* _阅读文本_
题目详见洛谷
解析
设dp[i][j]表示 a[i] b[j] 的最长子序列长度,那么有三种情况:
一,a[i]不在子序列中,此时dp[i][j] = dp[i - 1][j];
二,b[i]不在子序列中,此时dp[i][j] = dp[i][j - 1];
三,都在,此时dp[i][j] = dp[i][j] = dp[i - 1][j - 1] + 1;
综上状态转移方程:
dp[i][j] = max(dp[i - 1][j],dp[i][j - 1]);
if(a[i] == b[j]){
dp[i][j] = max(dp[i][j],dp[i - 1][j - 1] + 1);
}
完整代码:
#include<bits/stdc++.h>
using namespace std;
int n,m;
char a[100001],b[100001];
int dp[10001][10001];
int main()
{
gets(a + 1);
gets(b + 1);
n = strlen(a + 1);
m = strlen(b + 1);
for(int i = 1;i <= n; i++){
for(int j = 1;j <= m; j++){
dp[i][j] = max(dp[i - 1][j],dp[i][j - 1]);
if(a[i] == b[j]){
dp[i][j] = max(dp[i][j],dp[i - 1][j - 1] + 1);
}
}
}
printf("%d" ,dp[n][m]);
return 0;
}

* _待完成任务_
a. 请把上面动态规划题解中的这句话译成英文:“一,a[i]不在子序列中,此时dp[i][j] = dp[i - 1][j];”
b. 上面动态规划题解的完整代码在 main 函数之外声明了一些变量,请列出这些变量的全部名称。

* _所给资料_
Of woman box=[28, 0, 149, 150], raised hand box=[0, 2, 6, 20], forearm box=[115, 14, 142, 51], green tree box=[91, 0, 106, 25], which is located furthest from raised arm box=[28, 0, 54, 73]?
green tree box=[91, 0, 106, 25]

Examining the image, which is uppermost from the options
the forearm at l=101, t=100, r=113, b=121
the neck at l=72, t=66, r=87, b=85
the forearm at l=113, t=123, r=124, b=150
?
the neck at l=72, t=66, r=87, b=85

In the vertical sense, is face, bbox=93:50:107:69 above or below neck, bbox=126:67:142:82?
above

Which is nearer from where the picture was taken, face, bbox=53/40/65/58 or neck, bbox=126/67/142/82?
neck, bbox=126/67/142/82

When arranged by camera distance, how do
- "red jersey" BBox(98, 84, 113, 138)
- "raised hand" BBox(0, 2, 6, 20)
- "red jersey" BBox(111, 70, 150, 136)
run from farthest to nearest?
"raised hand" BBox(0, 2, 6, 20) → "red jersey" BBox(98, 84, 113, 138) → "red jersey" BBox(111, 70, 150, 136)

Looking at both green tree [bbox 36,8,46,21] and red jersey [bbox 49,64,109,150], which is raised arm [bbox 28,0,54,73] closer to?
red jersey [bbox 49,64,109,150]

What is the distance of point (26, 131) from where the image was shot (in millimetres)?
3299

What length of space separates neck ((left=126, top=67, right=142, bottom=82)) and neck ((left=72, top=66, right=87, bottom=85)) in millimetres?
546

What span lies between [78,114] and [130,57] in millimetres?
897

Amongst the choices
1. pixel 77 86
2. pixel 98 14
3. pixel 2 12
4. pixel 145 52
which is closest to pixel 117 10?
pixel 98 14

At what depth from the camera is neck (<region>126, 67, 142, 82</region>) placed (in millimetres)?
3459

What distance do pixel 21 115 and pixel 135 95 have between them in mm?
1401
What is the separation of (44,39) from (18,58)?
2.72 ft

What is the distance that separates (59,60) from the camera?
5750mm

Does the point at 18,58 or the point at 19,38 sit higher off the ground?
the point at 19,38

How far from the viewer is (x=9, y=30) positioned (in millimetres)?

* _各题答案_
a. First, a[i] is not in the subsequence; in this case, dp[i][j] = dp[i - 1][j].

b. n、m、a、b、dp